The wind screamed as heaven and earth collided. The first clash between Rai and Seraphine tore the sky apart. Her blade, Aetherbrand, blazed white-hot, cutting through the mist like the will of a god. Rai parried with his cursed sword, and the impact sent shockwaves rolling across the shattered forest.
Kael staggered back, shielding his face from the radiance. The cultists fell to their knees, chanting prayers to their fallen star while the ground itself fractured beneath their feet.
"Why do you fight me, heretic?" Seraphine's voice thundered like judgment. "The flame demands your end."
Rai's crimson eyes narrowed. "You call yourself flame—but you burn what you don't understand."
Their swords met again, and sparks of black and gold rained through the air. Each swing of Seraphine's blade left streaks of fire that didn't fade—they hung suspended, forming runes in the sky. Rai recognized them instantly.
"Celestial seals…" he muttered. "You're not just a knight."
"I am the Hand of the Eternal Flame," she declared, wings of light unfurling behind her. "And you, Vowbound King, are the wound the world refuses to heal."
Rai's chest ached at the title. "That name died with me."
"Then why," she roared, "does your soul still burn brighter than any god's?"
Her sword erupted in flame, and the light expanded into a storm of divine fire.
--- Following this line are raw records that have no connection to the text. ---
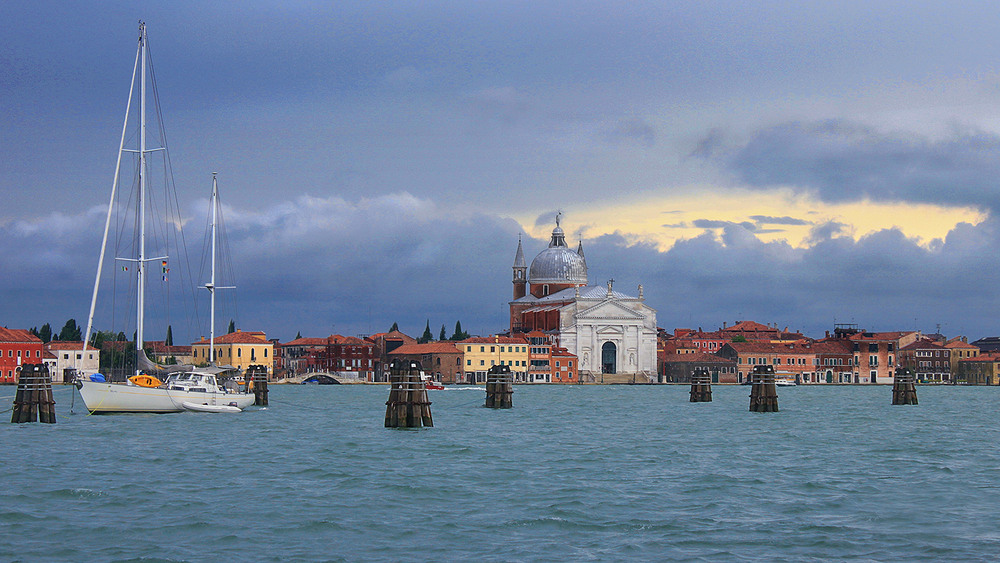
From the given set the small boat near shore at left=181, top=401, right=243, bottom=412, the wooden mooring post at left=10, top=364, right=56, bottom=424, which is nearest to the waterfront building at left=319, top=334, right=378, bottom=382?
the small boat near shore at left=181, top=401, right=243, bottom=412

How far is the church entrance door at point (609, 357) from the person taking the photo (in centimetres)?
10644

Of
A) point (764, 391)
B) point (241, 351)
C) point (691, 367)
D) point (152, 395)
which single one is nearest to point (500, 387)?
point (764, 391)

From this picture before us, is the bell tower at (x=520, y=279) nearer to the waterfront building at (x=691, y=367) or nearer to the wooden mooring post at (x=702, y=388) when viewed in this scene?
the waterfront building at (x=691, y=367)

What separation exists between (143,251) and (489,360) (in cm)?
6466

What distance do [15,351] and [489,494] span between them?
248ft

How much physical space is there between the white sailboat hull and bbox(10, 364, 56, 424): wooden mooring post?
1658 millimetres

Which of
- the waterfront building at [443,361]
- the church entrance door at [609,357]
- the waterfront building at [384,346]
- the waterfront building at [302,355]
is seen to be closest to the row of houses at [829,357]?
the church entrance door at [609,357]

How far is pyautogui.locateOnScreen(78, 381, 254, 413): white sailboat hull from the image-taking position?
35.4m

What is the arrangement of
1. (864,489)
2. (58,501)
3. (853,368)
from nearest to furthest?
(58,501)
(864,489)
(853,368)

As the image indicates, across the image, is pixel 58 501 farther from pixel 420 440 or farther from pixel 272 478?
pixel 420 440

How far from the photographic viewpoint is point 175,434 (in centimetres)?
3002

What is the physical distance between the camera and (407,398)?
96.8 ft

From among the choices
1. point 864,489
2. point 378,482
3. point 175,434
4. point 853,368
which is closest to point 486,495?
point 378,482

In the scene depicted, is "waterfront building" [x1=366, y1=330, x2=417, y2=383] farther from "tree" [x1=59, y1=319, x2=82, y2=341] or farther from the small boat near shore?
the small boat near shore
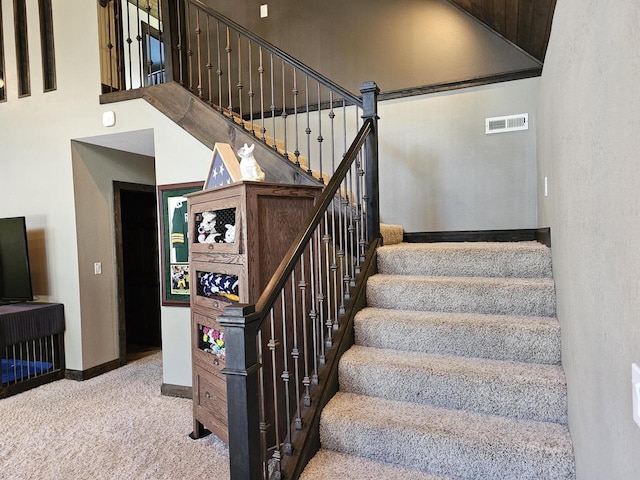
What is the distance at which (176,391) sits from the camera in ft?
12.0

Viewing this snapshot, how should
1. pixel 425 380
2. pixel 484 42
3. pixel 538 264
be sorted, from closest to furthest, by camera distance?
pixel 425 380 < pixel 538 264 < pixel 484 42

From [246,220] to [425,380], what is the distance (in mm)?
1244

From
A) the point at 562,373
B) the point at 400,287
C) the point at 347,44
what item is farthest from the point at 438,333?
the point at 347,44

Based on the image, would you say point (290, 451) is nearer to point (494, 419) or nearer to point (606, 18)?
point (494, 419)

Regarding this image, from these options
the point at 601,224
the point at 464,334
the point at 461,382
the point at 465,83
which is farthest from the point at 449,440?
the point at 465,83

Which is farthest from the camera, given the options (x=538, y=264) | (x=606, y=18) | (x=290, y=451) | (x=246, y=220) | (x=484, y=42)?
(x=484, y=42)

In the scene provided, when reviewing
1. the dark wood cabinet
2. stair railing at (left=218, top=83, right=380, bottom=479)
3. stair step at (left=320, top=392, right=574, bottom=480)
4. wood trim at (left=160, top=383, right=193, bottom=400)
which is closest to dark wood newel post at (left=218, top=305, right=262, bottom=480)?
stair railing at (left=218, top=83, right=380, bottom=479)

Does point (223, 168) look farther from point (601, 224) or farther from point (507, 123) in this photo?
point (507, 123)

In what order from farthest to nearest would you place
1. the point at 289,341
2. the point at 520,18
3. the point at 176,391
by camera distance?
the point at 176,391 → the point at 520,18 → the point at 289,341

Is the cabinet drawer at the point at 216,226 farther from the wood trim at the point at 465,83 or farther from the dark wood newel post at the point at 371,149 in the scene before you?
the wood trim at the point at 465,83

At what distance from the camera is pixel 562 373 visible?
77.4 inches

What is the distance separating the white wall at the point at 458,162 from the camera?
3.86m

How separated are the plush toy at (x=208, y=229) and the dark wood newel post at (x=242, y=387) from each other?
1.09 meters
The entire battlefield became a sunlit inferno. Rai raised his palm, summoning black seals that swirled around him like a halo of ash. Each rune countered her flame with shadow, each whisper of his curse swallowing light itself.
Kael could barely see through the brilliance. "Rai! You'll both destroy everything!"
Rai ignored him. The more Seraphine pushed, the more his forgotten power awakened. His seal markings crawled up his neck, glowing gold and crimson. When he struck again, his blade moved faster than sound, slicing through the air in arcs of molten darkness.
Their swords clashed again and again—until Seraphine's guard broke. Rai's blade grazed her shoulder, cutting through the sigil glowing on her armor. She screamed, falling to one knee, but her eyes burned fiercer than before.
"Do it," she spat. "Finish me. That's what gods do, isn't it?"
Rai froze. The wind fell silent.
Her words hit deeper than any blade. In that moment, Rai saw something—an echo behind her defiance. Her face blurred, and for a heartbeat, he saw Lyra: the same eyes, the same sorrow hidden behind duty.
"Who are you?" Rai whispered, lowering his weapon.
Seraphine looked away, trembling. "You don't remember me, do you?"
Rai's pulse quickened. "What did you say?"
The knight's voice softened, almost breaking. "You swore… you'd burn every star if it meant saving her. And when the gods fell, I watched you die for it."
Lightning flashed across the sky. Kael froze where he stood. "Rai… she—"
Seraphine raised her head, tears turning to steam as they met the fire on her cheeks. "Lyra wasn't the only one who bore your curse."
Rai stepped forward, eyes wide. "You—"
But before he could finish, the sky split open. A beam of divine energy crashed down between them, hurling them apart. A voice, vast and echoing, rolled through the heavens:
"The Eclipse stirs. The chains tremble."
The light faded, leaving behind only silence and ruin. Seraphine lay unconscious, her sword dim. Rai stood over her, chest heaving, eyes glowing faintly gold.
Kael ran to him. "What was that?"
Rai's voice was barely a whisper. "The gods are waking… and they're inside me."
He looked down at Seraphine, then at the burning sigil on her neck—a mirror of the seal on his own.
"She's bound to me," he muttered. "Not as my enemy… but as my fragment."
Kael frowned. "Fragment?"
Rai turned his gaze to the sky, where the stars had begun to flicker unnaturally—like eyes opening one by one.
"She's part of my vow," Rai said quietly. "And if she remembers what I buried… the world will burn again."